Green Financing dan Pembiayaan Proyek EBT : Untung Rugi Green Financing buat Transisi Energi

Di pertengahan Mei 2025 ini, kita semua menyaksikan bagaimana transisi menuju energi bersih dan terbarukan (EBT) bukan lagi sekadar wacana, tapi sudah menjadi sebuah gerakan global yang masif. Indonesia pun tak ketinggalan, dengan target-target ambisius untuk meningkatkan porsi EBT dalam bauran energi nasional. Namun, ada satu fakta fundamental yang perlu kita pahami: membangun proyek EBT, seperti Pembangkit Listrik Tenaga Surya (PLTS) skala besar, ladang turbin angin, atau instalasi panas bumi, membutuhkan investasi awal yang luar biasa besar. Kita bicara soal triliunan Rupiah untuk satu proyek. Nah, dari mana datangnya dana sebesar itu? Di sinilah konsep “pembiayaan hijau” atau green financing menjadi semakin populer dan krusial.
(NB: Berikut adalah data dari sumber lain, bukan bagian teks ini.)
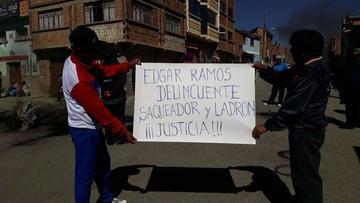 Achacachi: pobladores están en paro indefinido por renuncia del alcalde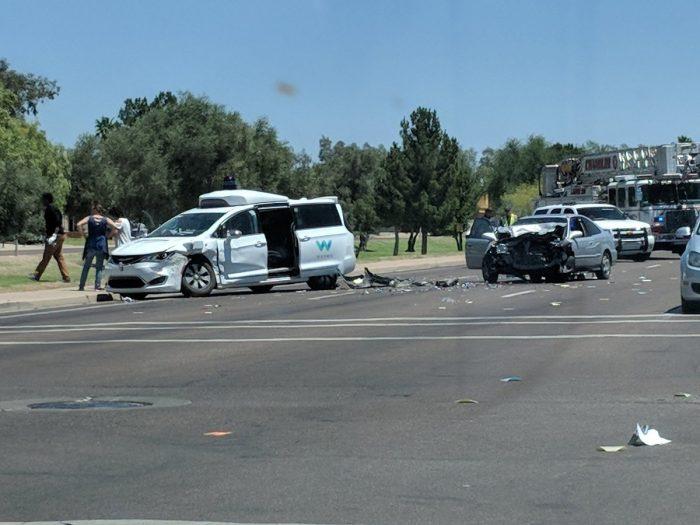Acidente com carro da Waymo (Imagem: Matt Jaffee)Acidente com carro da Waymo (Imagem: Matt Jaffee)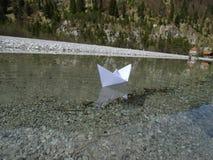 διάνυσμα σχεδίου εγγράφου origami κατασκευής σχεδιαγράμματος βαρκών Στοκ εικόνα με δικαίωμα ελεύθερης χρήσης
Pembiayaan hijau pada dasarnya adalah berbagai jenis produk keuangan yang dirancang khusus untuk mendanai proyek-proyek yang memiliki dampak positif terhadap lingkungan. Dalam konteks EBT, ini bisa berupa “Green Bonds” (Obligasi Hijau) yang diterbitkan perusahaan di pasar modal, atau “Green Loans” (Pinjaman Hijau) yang diberikan oleh perbankan. Minat investor dan lembaga keuangan global maupun domestik terhadap instrumen pembiayaan hijau ini terus meningkat, seiring dengan tumbuhnya kesadaran akan pentingnya investasi berkelanjutan.

Apa Sih Bedanya ‘Green Bond’ dan ‘Green Loan’ dengan Utang Biasa?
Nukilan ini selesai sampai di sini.